Осеннее солнце юга уже согревало безветренный воздух, когда Лермонтов вышел из дома, где остановился, и, захваченный очарованием города, отправился побродить по горбатым улочкам, которые круто карабкались куда-то в вышину и уже кипели жизнью. То тут, то там слышались гортанный говор прохожих и протяжные голоса уличных продавцов, однообразно выкрикивавших:
— Мацони! Мацо-они! [44]
Ревел где-то застоявшийся ослик, и издали слышны были громкие приветствия, которыми обменивались обитатели узеньких улиц. Видневшиеся повсюду балкончики с тонким узором металлических решеток, с изящной резьбой деревянных перил и столбиков, низко нависавшие над улицами, были так сближены, что через улицу переговаривались, как сидя в одной комнате. Но это не мешало жителям, беседуя между собой, кричать во всю силу своих легких и жестикулировать с таким воодушевлением, точно они предупреждали друг друга о страшной опасности.
44
Мацони — кислое молоко.
Нельзя было не заблудиться в этом нагромождении тесных домиков и двориков, каменных ступенек, крылечек и балконов, увитых виноградом. Лермонтов дважды возвращался на одно и то же место, пока, наконец, перешагнув через ограду, не вышел на узкую дорогу, круто идущую в гору. Дома и домишки остались позади.
Он поднимался все выше, зная по рассказам, что дорога эта ведет именно туда, куда ему нужно, — к горе Святого Давида, где похоронен Грибоедов.
Лермонтов долго стоял у его могилы, с тоской думая о безвременной и трагической смерти Пушкина, о страшной гибели молодого Грибоедова… о смерти Бестужева… О том, что злой рок преследует лучших людей России…
ГЛАВА 11
На другой день после приезда в Тифлис Лермонтов решил посетить дом князя Чавчавадзе.
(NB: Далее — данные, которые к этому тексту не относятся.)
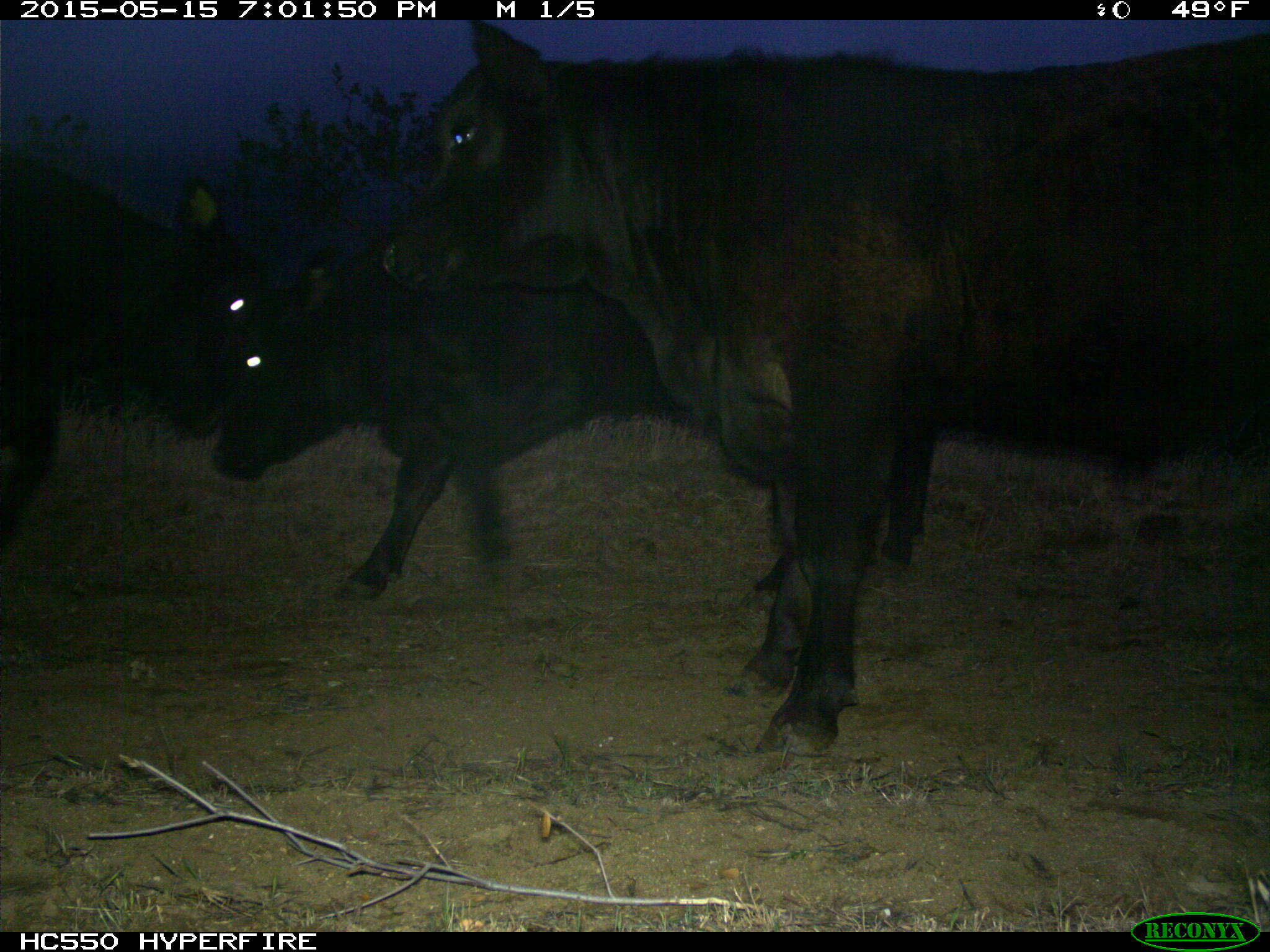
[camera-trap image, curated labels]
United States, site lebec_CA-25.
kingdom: Animalia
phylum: Chordata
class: Mammalia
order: Artiodactyla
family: Bovidae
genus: Bos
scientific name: Bos taurus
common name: domestic cow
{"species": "Bos taurus (domestic cow)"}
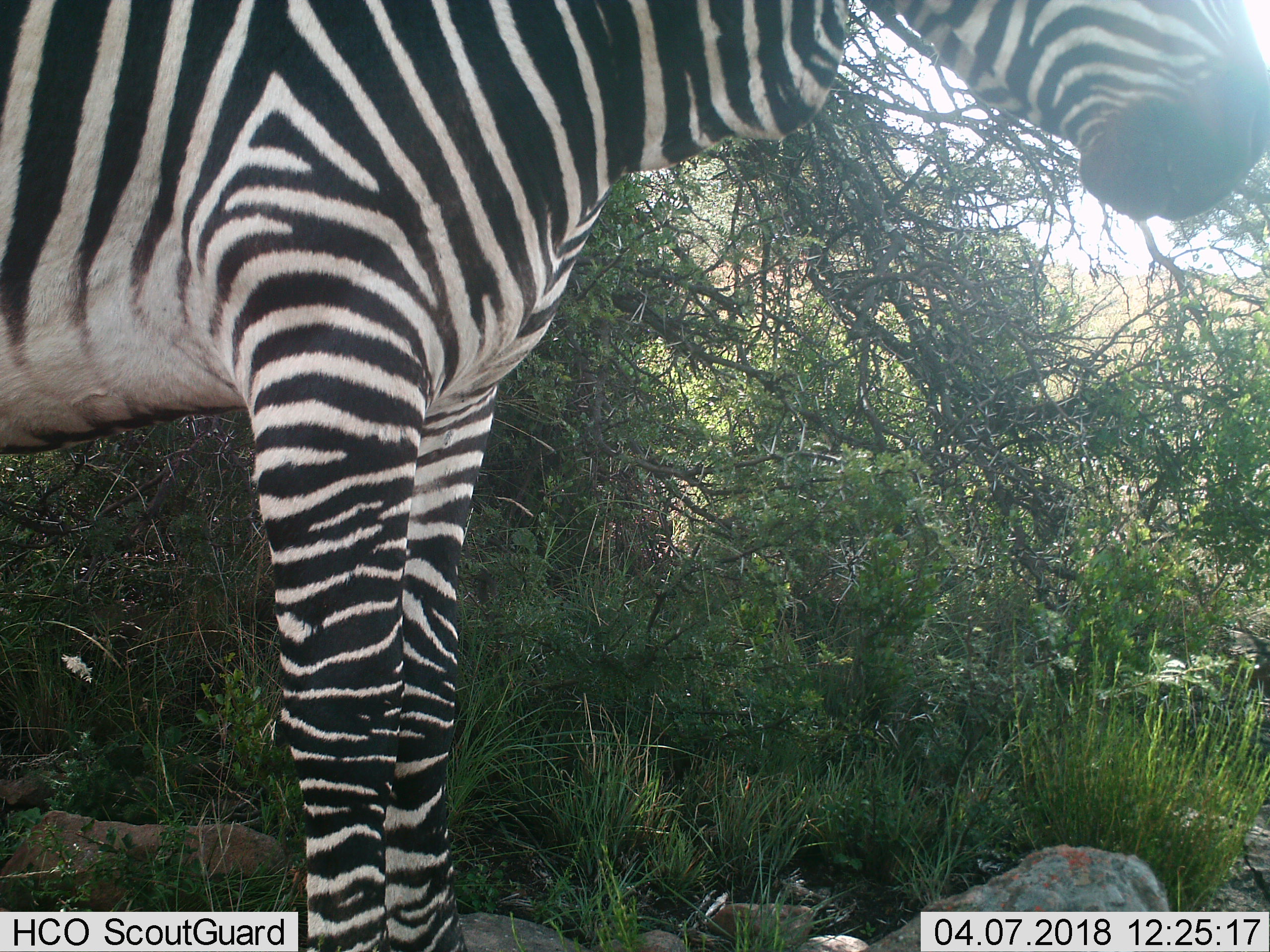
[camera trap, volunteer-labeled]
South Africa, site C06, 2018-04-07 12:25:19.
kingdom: Animalia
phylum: Chordata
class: Mammalia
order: Perissodactyla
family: Equidae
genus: Equus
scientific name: Equus zebra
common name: mountain zebra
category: zebramountain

Старинная дружба, любовь и свойство связывали с домом Чавчавадзе его троюродную тетку Прасковью Николаевну Ахвердову.
У нее в Петербурге он видел и князя Александра Гарсевановича Чавчавадзе, когда тот в 1834–1836 годах жил в северной столице.
Куда же было ему идти прежде всего, как не к Чавчавадзе, чья дочь Нина Александровна была женой Грибоедова?
Дом Чавчавадзе все знали, и до него было близко, но Лермонтову хотелось еще пройти по главной улице города и сойти по какому-нибудь из горбатых переулков, сбегающих по крутым спускам, как ручейки в широкую воду реки. Пройдя несколько домов, он направился через улицу, чтобы рассмотреть поближе тонкую резьбу сложного орнамента деревянной ограды маленького балкончика. Но не успел он подойти к цели, как чуть не был сбит с ног черномазым, черноволосым, кудрявым мальчишкой, летящим стрелой с большим чуреком в руке, от которого он уже откусил порядочный кусок и, несмотря на свой стремительный галоп, все же умудрялся его жевать.